** Opening Data section block **

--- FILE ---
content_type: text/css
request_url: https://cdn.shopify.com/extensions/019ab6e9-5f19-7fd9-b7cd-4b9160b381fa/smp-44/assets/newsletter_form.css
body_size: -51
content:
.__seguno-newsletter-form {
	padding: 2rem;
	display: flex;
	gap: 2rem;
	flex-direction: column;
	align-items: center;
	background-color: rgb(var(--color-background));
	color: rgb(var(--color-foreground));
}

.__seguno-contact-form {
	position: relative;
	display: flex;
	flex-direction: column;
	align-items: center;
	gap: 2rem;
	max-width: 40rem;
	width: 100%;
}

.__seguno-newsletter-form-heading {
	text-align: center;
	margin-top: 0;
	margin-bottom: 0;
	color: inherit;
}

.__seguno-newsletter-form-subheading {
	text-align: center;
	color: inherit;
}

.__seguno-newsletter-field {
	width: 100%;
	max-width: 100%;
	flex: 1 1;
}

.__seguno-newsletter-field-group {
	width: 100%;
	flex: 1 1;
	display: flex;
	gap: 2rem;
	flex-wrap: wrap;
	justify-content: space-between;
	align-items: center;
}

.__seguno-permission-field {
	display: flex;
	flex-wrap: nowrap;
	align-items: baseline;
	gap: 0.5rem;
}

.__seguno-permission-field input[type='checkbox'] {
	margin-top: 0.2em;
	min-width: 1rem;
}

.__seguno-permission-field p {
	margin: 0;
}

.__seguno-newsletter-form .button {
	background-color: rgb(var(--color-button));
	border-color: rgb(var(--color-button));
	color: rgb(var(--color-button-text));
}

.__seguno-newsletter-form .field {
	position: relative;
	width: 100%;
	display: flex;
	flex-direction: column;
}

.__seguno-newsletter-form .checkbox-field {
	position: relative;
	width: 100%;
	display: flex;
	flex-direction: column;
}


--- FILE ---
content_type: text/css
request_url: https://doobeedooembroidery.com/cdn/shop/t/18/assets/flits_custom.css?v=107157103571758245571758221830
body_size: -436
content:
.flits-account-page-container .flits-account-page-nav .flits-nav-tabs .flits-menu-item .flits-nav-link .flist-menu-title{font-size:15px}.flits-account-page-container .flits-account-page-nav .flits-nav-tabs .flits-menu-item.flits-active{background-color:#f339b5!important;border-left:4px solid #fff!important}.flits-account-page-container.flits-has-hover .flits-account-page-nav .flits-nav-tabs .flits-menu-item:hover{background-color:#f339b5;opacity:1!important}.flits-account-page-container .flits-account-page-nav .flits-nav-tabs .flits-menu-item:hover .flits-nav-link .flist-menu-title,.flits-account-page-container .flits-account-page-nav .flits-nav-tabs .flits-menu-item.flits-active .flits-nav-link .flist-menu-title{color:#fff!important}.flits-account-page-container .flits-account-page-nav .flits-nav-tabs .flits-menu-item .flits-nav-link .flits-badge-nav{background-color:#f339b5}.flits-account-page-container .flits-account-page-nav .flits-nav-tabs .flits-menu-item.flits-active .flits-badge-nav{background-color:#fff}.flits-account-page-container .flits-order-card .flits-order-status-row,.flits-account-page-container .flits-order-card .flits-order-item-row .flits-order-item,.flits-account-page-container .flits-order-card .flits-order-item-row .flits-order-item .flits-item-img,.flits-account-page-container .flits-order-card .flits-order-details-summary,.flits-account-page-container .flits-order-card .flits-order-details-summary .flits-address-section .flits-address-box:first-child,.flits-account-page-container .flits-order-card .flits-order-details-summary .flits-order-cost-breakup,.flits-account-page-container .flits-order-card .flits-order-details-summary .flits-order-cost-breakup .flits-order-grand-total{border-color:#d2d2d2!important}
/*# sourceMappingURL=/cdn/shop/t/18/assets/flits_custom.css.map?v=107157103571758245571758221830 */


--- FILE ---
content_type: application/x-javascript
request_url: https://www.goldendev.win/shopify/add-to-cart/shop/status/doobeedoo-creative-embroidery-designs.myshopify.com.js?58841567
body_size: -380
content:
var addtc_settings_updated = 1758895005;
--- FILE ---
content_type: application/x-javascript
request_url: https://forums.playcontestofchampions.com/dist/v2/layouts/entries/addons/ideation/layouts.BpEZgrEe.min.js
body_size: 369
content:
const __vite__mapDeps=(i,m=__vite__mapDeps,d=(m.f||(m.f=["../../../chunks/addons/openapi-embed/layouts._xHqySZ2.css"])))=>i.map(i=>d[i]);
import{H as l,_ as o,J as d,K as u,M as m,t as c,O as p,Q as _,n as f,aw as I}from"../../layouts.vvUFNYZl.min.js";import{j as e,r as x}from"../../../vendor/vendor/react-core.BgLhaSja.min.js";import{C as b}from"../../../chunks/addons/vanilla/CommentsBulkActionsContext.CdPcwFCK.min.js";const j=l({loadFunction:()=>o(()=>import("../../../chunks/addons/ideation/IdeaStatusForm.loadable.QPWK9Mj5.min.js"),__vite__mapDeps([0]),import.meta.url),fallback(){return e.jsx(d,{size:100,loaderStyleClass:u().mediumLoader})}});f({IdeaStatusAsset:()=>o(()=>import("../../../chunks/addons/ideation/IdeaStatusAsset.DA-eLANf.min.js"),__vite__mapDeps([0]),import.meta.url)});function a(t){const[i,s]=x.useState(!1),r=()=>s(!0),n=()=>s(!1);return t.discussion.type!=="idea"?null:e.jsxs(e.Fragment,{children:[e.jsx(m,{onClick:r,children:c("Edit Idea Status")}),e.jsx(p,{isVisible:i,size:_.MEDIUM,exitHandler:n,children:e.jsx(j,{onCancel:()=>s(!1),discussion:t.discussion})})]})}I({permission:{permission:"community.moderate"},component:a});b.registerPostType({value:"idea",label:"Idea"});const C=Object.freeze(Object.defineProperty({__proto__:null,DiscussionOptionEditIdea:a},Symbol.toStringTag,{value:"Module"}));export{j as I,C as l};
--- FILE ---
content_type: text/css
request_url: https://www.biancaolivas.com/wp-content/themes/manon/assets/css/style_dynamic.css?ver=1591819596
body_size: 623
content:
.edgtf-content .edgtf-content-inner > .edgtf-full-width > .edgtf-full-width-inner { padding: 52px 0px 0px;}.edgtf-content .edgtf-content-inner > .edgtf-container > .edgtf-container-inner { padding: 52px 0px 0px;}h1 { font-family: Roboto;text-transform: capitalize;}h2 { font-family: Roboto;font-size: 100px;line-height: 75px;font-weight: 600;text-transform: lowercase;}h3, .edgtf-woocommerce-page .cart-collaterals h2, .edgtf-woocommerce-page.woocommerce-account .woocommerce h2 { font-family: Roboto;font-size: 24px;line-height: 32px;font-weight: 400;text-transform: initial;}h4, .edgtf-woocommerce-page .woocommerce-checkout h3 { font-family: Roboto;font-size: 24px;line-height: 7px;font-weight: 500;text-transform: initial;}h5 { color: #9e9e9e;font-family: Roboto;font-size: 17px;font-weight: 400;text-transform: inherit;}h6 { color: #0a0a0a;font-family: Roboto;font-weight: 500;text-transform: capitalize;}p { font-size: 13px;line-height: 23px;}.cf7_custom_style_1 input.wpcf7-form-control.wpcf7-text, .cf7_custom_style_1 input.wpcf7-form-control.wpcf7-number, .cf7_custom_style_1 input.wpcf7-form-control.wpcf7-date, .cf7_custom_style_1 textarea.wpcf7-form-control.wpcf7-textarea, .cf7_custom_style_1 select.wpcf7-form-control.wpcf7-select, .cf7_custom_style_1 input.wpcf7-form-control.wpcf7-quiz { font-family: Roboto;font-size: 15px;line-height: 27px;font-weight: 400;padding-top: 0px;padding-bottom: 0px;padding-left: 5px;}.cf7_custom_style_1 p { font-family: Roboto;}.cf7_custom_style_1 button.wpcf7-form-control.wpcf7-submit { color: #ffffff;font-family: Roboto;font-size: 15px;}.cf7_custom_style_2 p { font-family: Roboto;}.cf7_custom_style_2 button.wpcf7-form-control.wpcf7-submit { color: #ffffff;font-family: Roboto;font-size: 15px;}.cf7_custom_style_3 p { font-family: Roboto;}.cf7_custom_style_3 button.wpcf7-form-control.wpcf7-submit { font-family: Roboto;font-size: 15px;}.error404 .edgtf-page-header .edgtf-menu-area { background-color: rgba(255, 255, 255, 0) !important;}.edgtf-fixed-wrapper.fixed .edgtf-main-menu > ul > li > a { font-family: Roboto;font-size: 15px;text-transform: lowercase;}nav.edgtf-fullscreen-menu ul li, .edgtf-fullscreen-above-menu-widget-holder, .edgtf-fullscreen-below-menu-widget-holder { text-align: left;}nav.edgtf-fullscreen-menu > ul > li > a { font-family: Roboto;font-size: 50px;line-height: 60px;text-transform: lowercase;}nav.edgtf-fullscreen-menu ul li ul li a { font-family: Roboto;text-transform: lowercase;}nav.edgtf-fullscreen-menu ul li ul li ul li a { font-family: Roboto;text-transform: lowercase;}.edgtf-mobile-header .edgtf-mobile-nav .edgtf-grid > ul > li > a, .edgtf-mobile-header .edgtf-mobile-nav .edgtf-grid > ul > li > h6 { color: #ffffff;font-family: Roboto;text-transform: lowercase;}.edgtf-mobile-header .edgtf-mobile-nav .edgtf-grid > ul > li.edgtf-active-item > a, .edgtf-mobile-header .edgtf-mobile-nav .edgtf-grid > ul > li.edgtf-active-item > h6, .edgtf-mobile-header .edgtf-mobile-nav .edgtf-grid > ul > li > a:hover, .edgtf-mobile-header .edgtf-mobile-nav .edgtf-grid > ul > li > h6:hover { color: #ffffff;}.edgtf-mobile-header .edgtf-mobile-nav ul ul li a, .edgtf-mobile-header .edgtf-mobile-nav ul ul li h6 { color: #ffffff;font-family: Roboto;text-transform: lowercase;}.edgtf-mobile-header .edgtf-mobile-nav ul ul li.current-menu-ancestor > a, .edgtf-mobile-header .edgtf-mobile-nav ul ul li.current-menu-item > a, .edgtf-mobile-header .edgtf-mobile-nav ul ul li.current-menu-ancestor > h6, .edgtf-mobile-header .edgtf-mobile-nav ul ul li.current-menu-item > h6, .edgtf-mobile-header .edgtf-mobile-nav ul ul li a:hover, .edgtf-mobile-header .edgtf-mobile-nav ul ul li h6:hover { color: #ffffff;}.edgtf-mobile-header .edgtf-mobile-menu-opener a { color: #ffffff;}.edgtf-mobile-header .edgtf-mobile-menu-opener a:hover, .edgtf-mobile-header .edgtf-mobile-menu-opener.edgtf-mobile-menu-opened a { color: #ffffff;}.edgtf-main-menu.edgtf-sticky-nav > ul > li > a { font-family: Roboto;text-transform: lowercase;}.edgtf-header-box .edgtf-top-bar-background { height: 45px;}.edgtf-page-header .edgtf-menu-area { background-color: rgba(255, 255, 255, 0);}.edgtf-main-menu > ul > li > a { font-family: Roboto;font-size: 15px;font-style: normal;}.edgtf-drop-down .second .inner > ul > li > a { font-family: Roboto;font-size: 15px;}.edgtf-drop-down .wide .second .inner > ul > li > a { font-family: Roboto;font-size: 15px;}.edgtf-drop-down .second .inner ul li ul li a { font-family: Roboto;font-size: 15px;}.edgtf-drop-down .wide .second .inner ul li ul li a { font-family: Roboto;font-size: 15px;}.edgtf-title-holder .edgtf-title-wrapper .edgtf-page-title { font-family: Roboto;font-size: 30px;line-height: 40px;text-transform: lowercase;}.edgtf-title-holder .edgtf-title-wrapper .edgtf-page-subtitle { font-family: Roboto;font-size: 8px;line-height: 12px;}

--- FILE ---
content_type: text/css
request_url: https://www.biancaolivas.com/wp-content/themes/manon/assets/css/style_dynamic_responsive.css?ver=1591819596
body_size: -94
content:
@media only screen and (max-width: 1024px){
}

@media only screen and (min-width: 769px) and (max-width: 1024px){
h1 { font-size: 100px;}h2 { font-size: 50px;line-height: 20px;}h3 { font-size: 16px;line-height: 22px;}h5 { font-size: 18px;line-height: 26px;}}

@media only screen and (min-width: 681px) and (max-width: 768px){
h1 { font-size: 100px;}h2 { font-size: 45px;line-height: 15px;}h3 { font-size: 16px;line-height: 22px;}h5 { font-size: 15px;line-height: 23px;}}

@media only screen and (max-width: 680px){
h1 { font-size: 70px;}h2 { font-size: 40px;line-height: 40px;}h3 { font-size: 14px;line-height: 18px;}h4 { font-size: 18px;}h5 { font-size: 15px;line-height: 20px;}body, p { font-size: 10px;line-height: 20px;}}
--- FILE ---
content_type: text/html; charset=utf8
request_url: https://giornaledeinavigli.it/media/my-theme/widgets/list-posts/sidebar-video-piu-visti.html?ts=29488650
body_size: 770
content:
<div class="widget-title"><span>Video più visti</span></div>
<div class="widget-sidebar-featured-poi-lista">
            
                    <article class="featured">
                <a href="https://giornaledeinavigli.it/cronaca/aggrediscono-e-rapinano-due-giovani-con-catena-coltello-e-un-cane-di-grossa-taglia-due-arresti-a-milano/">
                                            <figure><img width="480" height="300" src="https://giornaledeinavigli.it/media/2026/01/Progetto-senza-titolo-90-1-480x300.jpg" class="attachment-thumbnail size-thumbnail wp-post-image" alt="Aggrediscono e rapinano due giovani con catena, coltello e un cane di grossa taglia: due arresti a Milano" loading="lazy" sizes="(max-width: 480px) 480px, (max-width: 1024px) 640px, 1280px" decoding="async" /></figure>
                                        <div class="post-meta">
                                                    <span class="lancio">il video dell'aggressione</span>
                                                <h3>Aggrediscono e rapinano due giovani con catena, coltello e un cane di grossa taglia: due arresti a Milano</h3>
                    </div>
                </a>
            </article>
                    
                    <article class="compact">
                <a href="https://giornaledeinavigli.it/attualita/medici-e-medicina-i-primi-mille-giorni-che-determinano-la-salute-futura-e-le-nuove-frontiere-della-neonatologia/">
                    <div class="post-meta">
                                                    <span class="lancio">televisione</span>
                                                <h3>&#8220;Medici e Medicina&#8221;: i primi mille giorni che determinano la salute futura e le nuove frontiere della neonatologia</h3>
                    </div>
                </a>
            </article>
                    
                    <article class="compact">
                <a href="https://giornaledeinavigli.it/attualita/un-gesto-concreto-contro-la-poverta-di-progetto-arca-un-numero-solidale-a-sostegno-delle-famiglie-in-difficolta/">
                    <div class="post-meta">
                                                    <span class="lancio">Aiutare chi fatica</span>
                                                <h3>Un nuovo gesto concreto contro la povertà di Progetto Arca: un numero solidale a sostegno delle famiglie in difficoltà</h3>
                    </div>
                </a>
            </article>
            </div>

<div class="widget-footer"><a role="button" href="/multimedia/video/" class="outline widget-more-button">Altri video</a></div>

** Closing Data section block **

■ Aim of the task: Identify the lines of the data that contain the word "delle". Copy each of them.

■ Task result:
                <a href="https://giornaledeinavigli.it/attualita/un-gesto-concreto-contro-la-poverta-di-progetto-arca-un-numero-solidale-a-sostegno-delle-famiglie-in-difficolta/">
                                                <h3>Un nuovo gesto concreto contro la povertà di Progetto Arca: un numero solidale a sostegno delle famiglie in difficoltà</h3>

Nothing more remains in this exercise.